## WHAT IS NEEDED:
Exactly as written, retype the listing below, omitting the pictures.

## SUPPLIED MATERIAL:
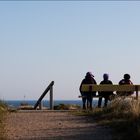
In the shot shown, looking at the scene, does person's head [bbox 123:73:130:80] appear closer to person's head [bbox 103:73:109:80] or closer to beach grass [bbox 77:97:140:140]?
person's head [bbox 103:73:109:80]

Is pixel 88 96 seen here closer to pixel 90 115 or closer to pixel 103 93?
pixel 103 93

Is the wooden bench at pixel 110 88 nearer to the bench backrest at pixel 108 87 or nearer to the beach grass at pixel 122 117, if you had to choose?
the bench backrest at pixel 108 87

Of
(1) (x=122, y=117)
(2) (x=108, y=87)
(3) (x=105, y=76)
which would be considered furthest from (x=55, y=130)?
(3) (x=105, y=76)

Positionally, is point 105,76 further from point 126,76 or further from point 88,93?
point 88,93

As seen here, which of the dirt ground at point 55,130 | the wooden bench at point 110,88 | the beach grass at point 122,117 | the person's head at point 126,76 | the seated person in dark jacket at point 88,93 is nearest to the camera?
the beach grass at point 122,117

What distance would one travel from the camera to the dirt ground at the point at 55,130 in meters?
14.3

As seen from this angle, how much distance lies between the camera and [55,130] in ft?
51.5

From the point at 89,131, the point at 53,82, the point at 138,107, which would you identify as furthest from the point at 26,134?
the point at 53,82

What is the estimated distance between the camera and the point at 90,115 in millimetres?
21578

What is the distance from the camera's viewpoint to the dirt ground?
1429 cm

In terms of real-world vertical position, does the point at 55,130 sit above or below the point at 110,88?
below

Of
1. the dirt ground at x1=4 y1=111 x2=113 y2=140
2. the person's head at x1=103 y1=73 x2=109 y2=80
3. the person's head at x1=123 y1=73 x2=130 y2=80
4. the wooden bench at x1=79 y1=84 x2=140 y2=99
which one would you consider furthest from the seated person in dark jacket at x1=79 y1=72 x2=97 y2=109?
the dirt ground at x1=4 y1=111 x2=113 y2=140

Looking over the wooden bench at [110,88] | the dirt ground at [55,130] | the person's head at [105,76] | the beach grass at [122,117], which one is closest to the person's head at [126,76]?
the person's head at [105,76]

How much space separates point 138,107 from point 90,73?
847 centimetres
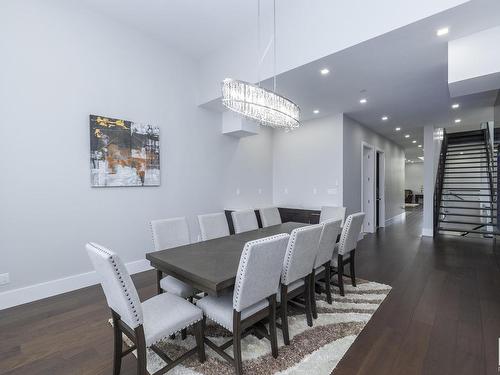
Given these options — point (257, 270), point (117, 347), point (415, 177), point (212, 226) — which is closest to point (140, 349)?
point (117, 347)

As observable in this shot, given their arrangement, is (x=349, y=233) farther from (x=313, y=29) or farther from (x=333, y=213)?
(x=313, y=29)

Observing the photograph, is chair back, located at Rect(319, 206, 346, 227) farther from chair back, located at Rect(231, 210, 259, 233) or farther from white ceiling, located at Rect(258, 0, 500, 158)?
white ceiling, located at Rect(258, 0, 500, 158)

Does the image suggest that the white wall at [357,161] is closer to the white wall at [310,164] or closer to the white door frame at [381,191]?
the white wall at [310,164]

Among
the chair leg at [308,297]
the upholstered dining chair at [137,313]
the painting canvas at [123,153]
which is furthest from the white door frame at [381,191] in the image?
the upholstered dining chair at [137,313]

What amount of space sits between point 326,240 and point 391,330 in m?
0.94

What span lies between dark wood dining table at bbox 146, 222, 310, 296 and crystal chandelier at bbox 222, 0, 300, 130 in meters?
1.38

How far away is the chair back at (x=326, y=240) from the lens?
2422mm

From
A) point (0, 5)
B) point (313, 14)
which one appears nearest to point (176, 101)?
point (0, 5)

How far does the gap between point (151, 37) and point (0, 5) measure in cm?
167

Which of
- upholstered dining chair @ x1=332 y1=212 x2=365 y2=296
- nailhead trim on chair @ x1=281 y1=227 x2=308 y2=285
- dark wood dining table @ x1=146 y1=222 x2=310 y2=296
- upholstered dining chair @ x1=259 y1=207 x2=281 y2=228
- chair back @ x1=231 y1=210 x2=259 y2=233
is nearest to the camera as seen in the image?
dark wood dining table @ x1=146 y1=222 x2=310 y2=296

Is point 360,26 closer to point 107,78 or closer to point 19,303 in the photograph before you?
point 107,78

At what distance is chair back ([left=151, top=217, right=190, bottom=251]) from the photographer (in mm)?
2605

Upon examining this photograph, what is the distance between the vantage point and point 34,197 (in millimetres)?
2822

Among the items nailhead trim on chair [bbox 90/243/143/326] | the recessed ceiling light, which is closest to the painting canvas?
nailhead trim on chair [bbox 90/243/143/326]
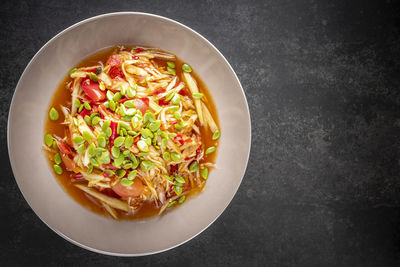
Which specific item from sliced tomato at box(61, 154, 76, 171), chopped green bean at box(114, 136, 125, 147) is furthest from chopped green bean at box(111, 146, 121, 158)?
sliced tomato at box(61, 154, 76, 171)

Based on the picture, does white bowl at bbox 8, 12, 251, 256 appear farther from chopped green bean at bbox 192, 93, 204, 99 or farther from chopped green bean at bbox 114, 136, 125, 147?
chopped green bean at bbox 114, 136, 125, 147

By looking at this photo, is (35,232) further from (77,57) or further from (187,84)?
(187,84)

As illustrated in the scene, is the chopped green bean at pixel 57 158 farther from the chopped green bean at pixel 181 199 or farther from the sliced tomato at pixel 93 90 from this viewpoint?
the chopped green bean at pixel 181 199

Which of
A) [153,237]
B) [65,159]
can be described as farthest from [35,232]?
[153,237]

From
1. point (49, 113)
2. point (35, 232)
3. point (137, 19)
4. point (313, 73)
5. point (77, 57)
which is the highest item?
point (313, 73)

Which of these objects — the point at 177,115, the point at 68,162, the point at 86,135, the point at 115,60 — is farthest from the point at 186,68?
the point at 68,162

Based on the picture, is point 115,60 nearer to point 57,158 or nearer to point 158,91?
point 158,91
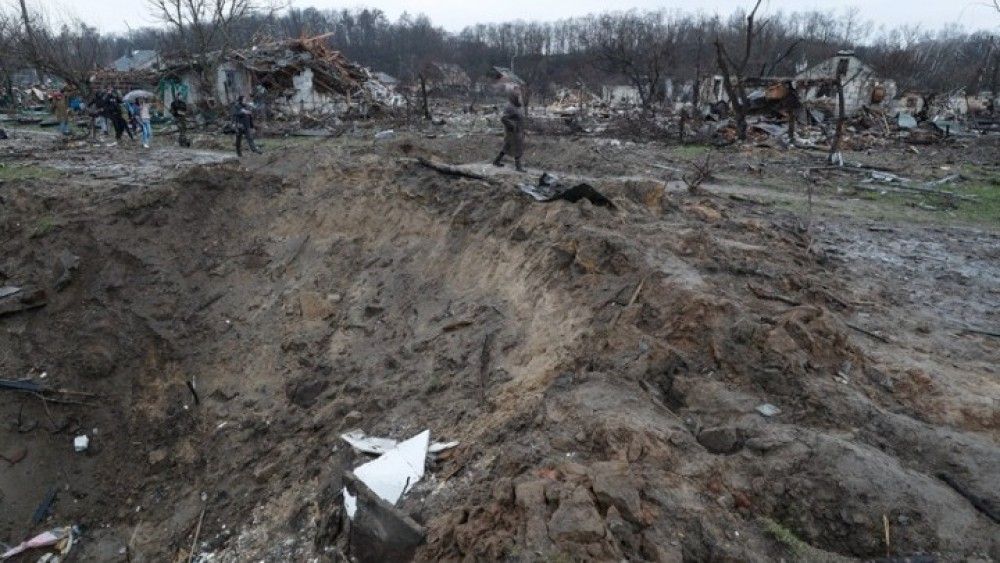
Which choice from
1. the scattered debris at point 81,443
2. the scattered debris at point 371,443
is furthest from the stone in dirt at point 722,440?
the scattered debris at point 81,443

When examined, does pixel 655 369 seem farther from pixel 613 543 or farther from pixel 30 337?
pixel 30 337

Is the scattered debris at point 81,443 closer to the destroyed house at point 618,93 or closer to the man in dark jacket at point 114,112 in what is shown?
the man in dark jacket at point 114,112

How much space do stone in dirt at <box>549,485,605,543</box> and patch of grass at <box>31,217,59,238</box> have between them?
301 inches

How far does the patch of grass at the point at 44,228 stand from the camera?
736 cm

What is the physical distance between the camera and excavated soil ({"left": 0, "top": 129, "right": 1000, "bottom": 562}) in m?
2.81

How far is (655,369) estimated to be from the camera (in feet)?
12.7

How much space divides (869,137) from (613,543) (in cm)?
2200

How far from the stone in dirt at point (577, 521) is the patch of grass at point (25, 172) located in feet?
39.6

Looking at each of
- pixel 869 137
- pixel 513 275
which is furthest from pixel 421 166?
pixel 869 137

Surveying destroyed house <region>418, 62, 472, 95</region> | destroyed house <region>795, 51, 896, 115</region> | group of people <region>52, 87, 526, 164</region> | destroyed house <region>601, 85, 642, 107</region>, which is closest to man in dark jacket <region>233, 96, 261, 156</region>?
group of people <region>52, 87, 526, 164</region>

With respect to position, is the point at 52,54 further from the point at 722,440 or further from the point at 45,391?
the point at 722,440

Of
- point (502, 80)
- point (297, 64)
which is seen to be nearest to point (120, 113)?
point (297, 64)

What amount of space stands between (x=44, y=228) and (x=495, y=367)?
6342 mm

## RESULT OF THIS EXERCISE:
In the shot shown, looking at the scene, does person's head [bbox 123:73:130:80] appear closer to person's head [bbox 103:73:109:80] or closer to beach grass [bbox 77:97:140:140]?
person's head [bbox 103:73:109:80]

Is pixel 88 96 seen here closer to pixel 90 115 or closer to pixel 103 93?
pixel 103 93

Is the wooden bench at pixel 110 88 nearer to the bench backrest at pixel 108 87 or nearer to the beach grass at pixel 122 117, if you had to choose?
the bench backrest at pixel 108 87

Of
(1) (x=122, y=117)
(2) (x=108, y=87)
(3) (x=105, y=76)
which would be considered furthest from (x=55, y=130)?
(3) (x=105, y=76)

Positionally, is point 105,76 further from point 126,76 or further from point 88,93?
point 88,93

As seen here, which of the dirt ground at point 55,130 | the wooden bench at point 110,88 | the beach grass at point 122,117 | the person's head at point 126,76 | the seated person in dark jacket at point 88,93 is nearest to the camera?
the beach grass at point 122,117

What distance would one travel from the camera to the dirt ground at the point at 55,130 in meters?
14.3

As seen from this angle, how much distance lies between the camera and [55,130] in ft?
51.5

From the point at 89,131, the point at 53,82, the point at 138,107, which would you identify as furthest from the point at 26,134?
the point at 53,82

What is the estimated distance between the camera and the point at 90,115 in millimetres?
21578

What is the distance from the camera's viewpoint to the dirt ground?
1429 cm

In terms of real-world vertical position, does the point at 55,130 sit above or below the point at 110,88?
below

Of
1. the dirt ground at x1=4 y1=111 x2=113 y2=140
2. the person's head at x1=103 y1=73 x2=109 y2=80
3. the person's head at x1=123 y1=73 x2=130 y2=80
4. the wooden bench at x1=79 y1=84 x2=140 y2=99
which one would you consider furthest from the seated person in dark jacket at x1=79 y1=72 x2=97 y2=109?
the dirt ground at x1=4 y1=111 x2=113 y2=140

Looking over the wooden bench at [110,88] | the dirt ground at [55,130] | the person's head at [105,76] | the beach grass at [122,117], which one is closest to the person's head at [126,76]?
the person's head at [105,76]

How much space separates point 138,107 from point 90,73?
847 centimetres
Given these options — point (257, 270), point (117, 347), point (415, 177), point (212, 226) — which is closest to point (140, 349)?
point (117, 347)

As observable in this shot, given their arrangement, is (x=349, y=233) farther from (x=313, y=29) or farther from (x=333, y=213)?
(x=313, y=29)

Observing the photograph, is chair back, located at Rect(319, 206, 346, 227) farther from chair back, located at Rect(231, 210, 259, 233) or farther from white ceiling, located at Rect(258, 0, 500, 158)?
white ceiling, located at Rect(258, 0, 500, 158)

Does the image suggest that the white wall at [357,161] is closer to the white wall at [310,164] or closer to the white door frame at [381,191]?
the white wall at [310,164]

Among
the chair leg at [308,297]
the upholstered dining chair at [137,313]
the painting canvas at [123,153]
which is furthest from the white door frame at [381,191] in the image?
the upholstered dining chair at [137,313]

What amount of space sits between point 326,240 and point 391,330 in m?
0.94

What span lies between dark wood dining table at bbox 146, 222, 310, 296 and crystal chandelier at bbox 222, 0, 300, 130 in meters?
1.38

How far away is the chair back at (x=326, y=240) from the lens?
2422mm

From
A) point (0, 5)
B) point (313, 14)
which one appears nearest to point (176, 101)?
point (0, 5)

How far does the gap between point (151, 37) and point (0, 5) measure in cm?
167

Which of
- upholstered dining chair @ x1=332 y1=212 x2=365 y2=296
- nailhead trim on chair @ x1=281 y1=227 x2=308 y2=285
- dark wood dining table @ x1=146 y1=222 x2=310 y2=296
- upholstered dining chair @ x1=259 y1=207 x2=281 y2=228
- chair back @ x1=231 y1=210 x2=259 y2=233
is nearest to the camera as seen in the image?
dark wood dining table @ x1=146 y1=222 x2=310 y2=296

Is point 360,26 closer to point 107,78 or closer to point 19,303 in the photograph before you?
point 107,78

At what distance is chair back ([left=151, top=217, right=190, bottom=251]) from the photographer (in mm)?
2605

Upon examining this photograph, what is the distance between the vantage point and point 34,197 (in millimetres)?
2822

Among the items nailhead trim on chair [bbox 90/243/143/326] | the recessed ceiling light, which is closest to the painting canvas?
nailhead trim on chair [bbox 90/243/143/326]
Which specific item from sliced tomato at box(61, 154, 76, 171), chopped green bean at box(114, 136, 125, 147) is furthest from chopped green bean at box(111, 146, 121, 158)?
sliced tomato at box(61, 154, 76, 171)

Based on the picture, does white bowl at bbox 8, 12, 251, 256 appear farther from chopped green bean at bbox 192, 93, 204, 99 or farther from chopped green bean at bbox 114, 136, 125, 147?
chopped green bean at bbox 114, 136, 125, 147

By looking at this photo, is (35,232) further from (77,57) or further from (187,84)?
(187,84)

As illustrated in the scene, is the chopped green bean at pixel 57 158 farther from the chopped green bean at pixel 181 199 or farther from the sliced tomato at pixel 93 90 from this viewpoint?
the chopped green bean at pixel 181 199

Which of
A) [153,237]
B) [65,159]
can be described as farthest from [35,232]?
[153,237]

From
1. point (49, 113)
2. point (35, 232)
3. point (137, 19)
4. point (313, 73)
5. point (77, 57)
which is the highest item?
point (313, 73)

Which of these objects — the point at 177,115, the point at 68,162, the point at 86,135, the point at 115,60 — is farthest from the point at 186,68?
the point at 68,162

Based on the picture, is point 115,60 nearer to point 57,158 or nearer to point 158,91?
point 158,91
Which choice from
1. the scattered debris at point 81,443
2. the scattered debris at point 371,443
is furthest from the stone in dirt at point 722,440?
the scattered debris at point 81,443

When examined, does pixel 655 369 seem farther from pixel 613 543 or farther from pixel 30 337?
pixel 30 337

Is the scattered debris at point 81,443 closer to the destroyed house at point 618,93 or closer to the man in dark jacket at point 114,112 in what is shown?
the man in dark jacket at point 114,112

How much space do stone in dirt at <box>549,485,605,543</box> and patch of grass at <box>31,217,59,238</box> have between them?
301 inches

How far does the patch of grass at the point at 44,228 stand from the camera?
736 cm

What is the physical distance between the camera and excavated soil ({"left": 0, "top": 129, "right": 1000, "bottom": 562}) in m?
2.81

How far is (655,369) estimated to be from the camera (in feet)?
12.7

How much space divides (869,137) from (613,543) (in cm)?
2200

How far from the stone in dirt at point (577, 521) is the patch of grass at point (25, 172) located in feet?
39.6

Looking at each of
- pixel 869 137
- pixel 513 275
which is furthest from pixel 421 166?
pixel 869 137

Surveying destroyed house <region>418, 62, 472, 95</region> | destroyed house <region>795, 51, 896, 115</region> | group of people <region>52, 87, 526, 164</region> | destroyed house <region>601, 85, 642, 107</region>, which is closest to man in dark jacket <region>233, 96, 261, 156</region>?
group of people <region>52, 87, 526, 164</region>

With respect to position, is the point at 52,54 further from the point at 722,440 or further from the point at 45,391?
the point at 722,440

Of
- point (502, 80)
- point (297, 64)
which is seen to be nearest to point (120, 113)?
point (297, 64)

What amount of space stands between (x=44, y=228) and (x=495, y=367)?
6342 mm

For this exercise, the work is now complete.